---------- Data to use
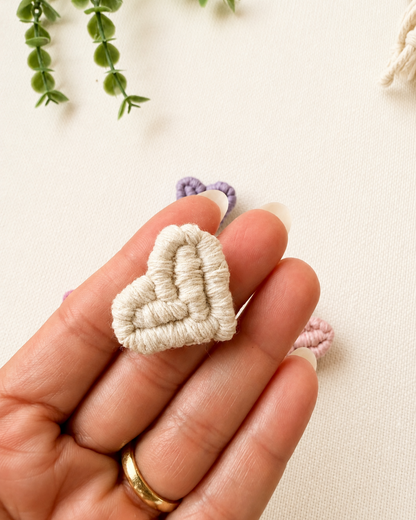 Handmade off white macrame heart brooch shown in hand for size reference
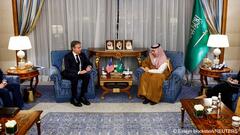 US Secretary of State Antony Blinken (left) and Saudi Arabia's Foreign Minister Prince Faisal bin Farhan Al-Saud (right) sit in blue armchairs on either side of a small table with the American and Saudi flags, during their meeting in Jeddah, Saudi Arabia, 20 March 2024 
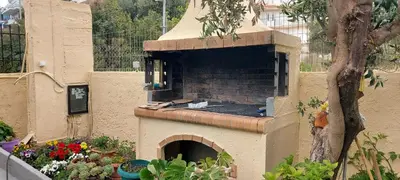 a bird sitting on top of a brick oven at Denis house in Artemida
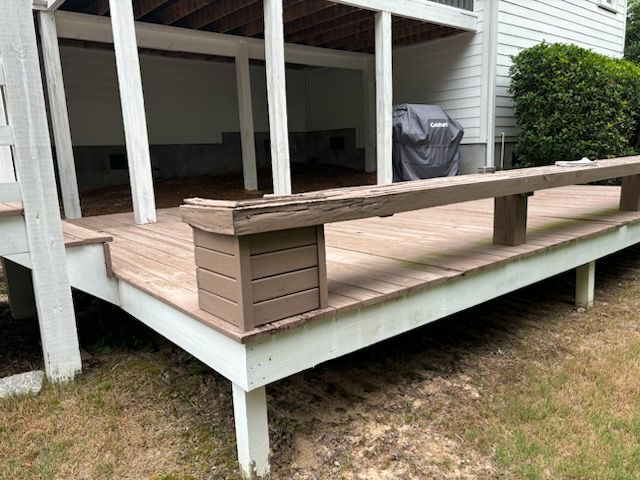 A wooden deck with a bench and a grill in the backyard of a house.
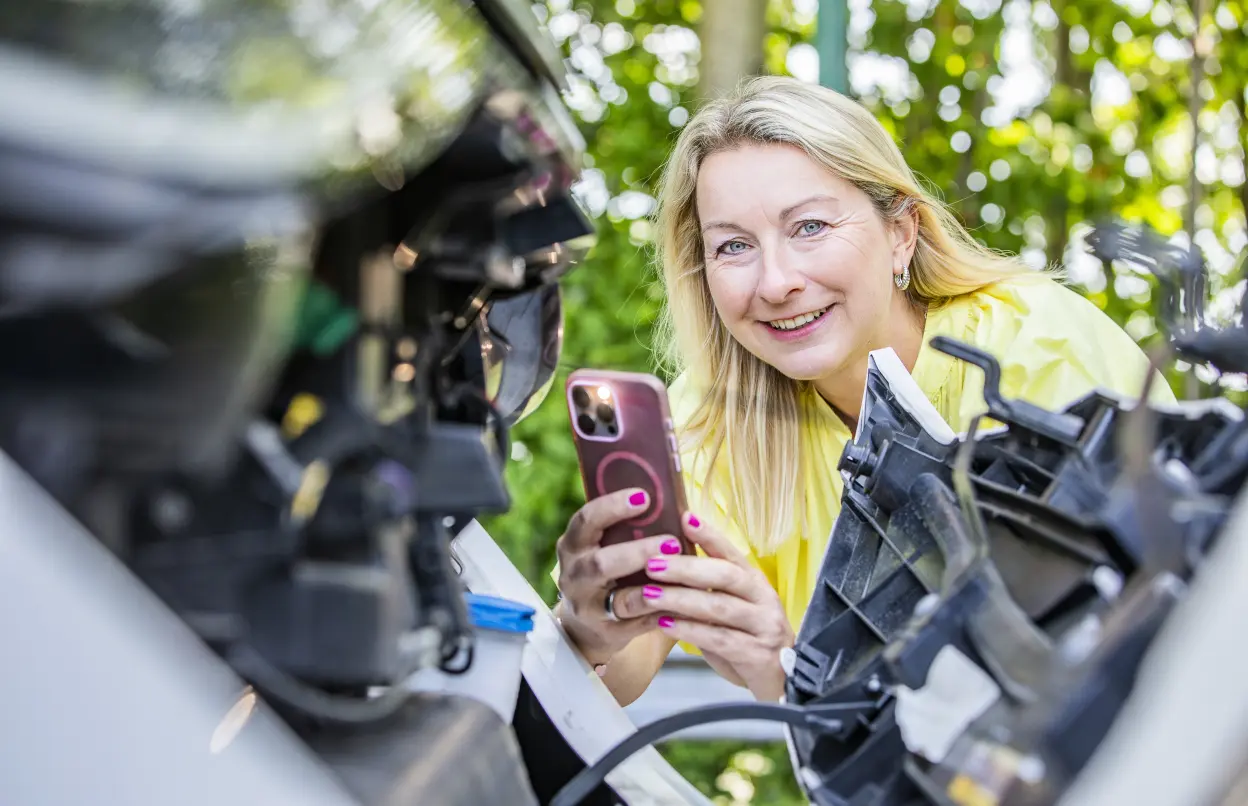Frau fotografiert Motor eines E-Autos mit Smartphone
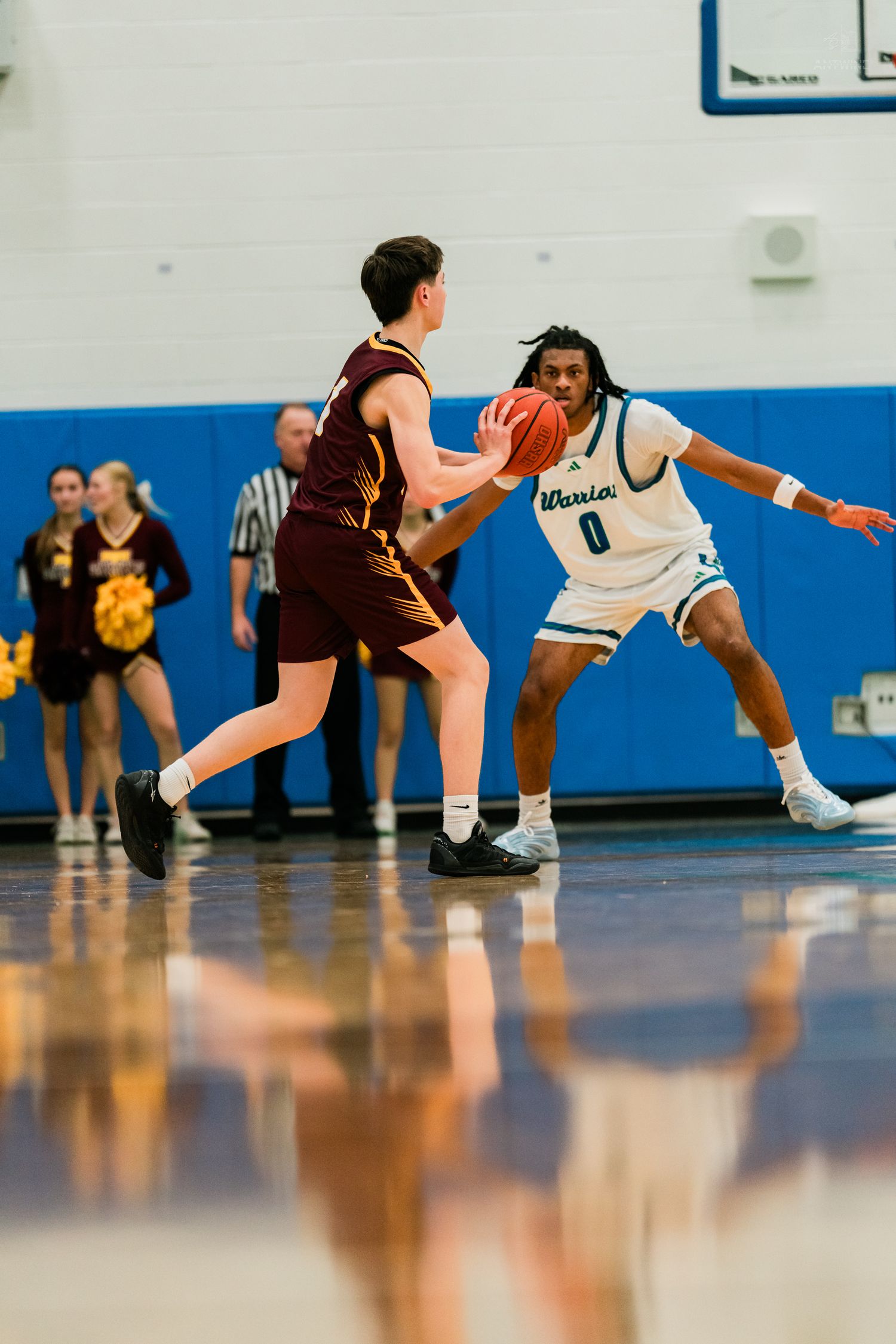 Warriors player number 0 in teal uniform plays defense against maroon-uniformed opponent on basketball court.
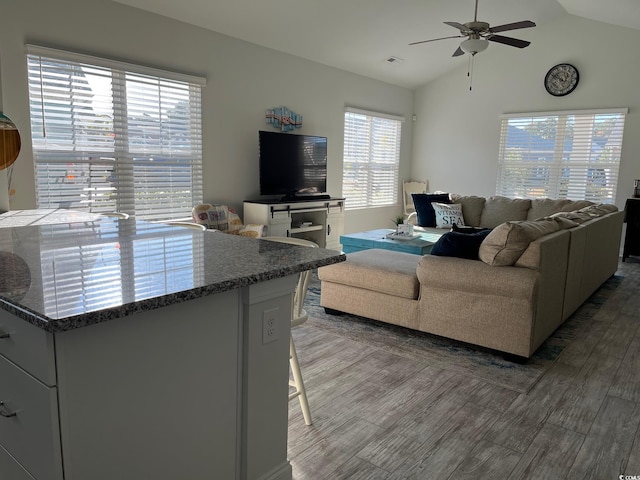 living room featuring ceiling fan, visible vents, vaulted ceiling, and wood finished floors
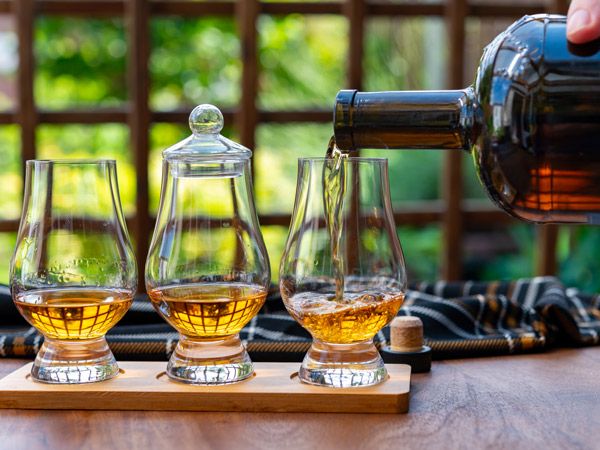 pouring scotch whisky into the glass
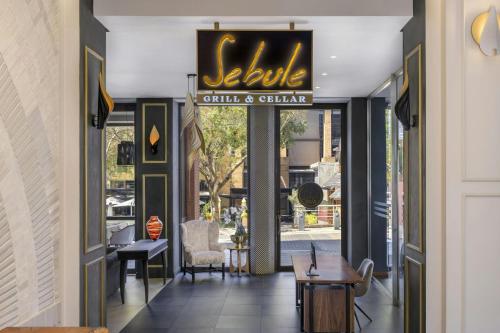 a restaurant entrance with a sign that reads settle still and chain at African Pride Melrose Arch, Autograph Collection in Johannesburg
--------------------
Activity ▸
Reproduce the text of every record word for word, leaving out the pictures.

Task output ▸
 Handmade off white macrame heart brooch shown in hand for size reference
 US Secretary of State Antony Blinken (left) and Saudi Arabia's Foreign Minister Prince Faisal bin Farhan Al-Saud (right) sit in blue armchairs on either side of a small table with the American and Saudi flags, during their meeting in Jeddah, Saudi Arabia, 20 March 2024 
 a bird sitting on top of a brick oven at Denis house in Artemida
 A wooden deck with a bench and a grill in the backyard of a house.
Frau fotografiert Motor eines E-Autos mit Smartphone
 Warriors player number 0 in teal uniform plays defense against maroon-uniformed opponent on basketball court.
 living room featuring ceiling fan, visible vents, vaulted ceiling, and wood finished floors
 pouring scotch whisky into the glass
 a restaurant entrance with a sign that reads settle still and chain at African Pride Melrose Arch, Autograph Collection in Johannesburg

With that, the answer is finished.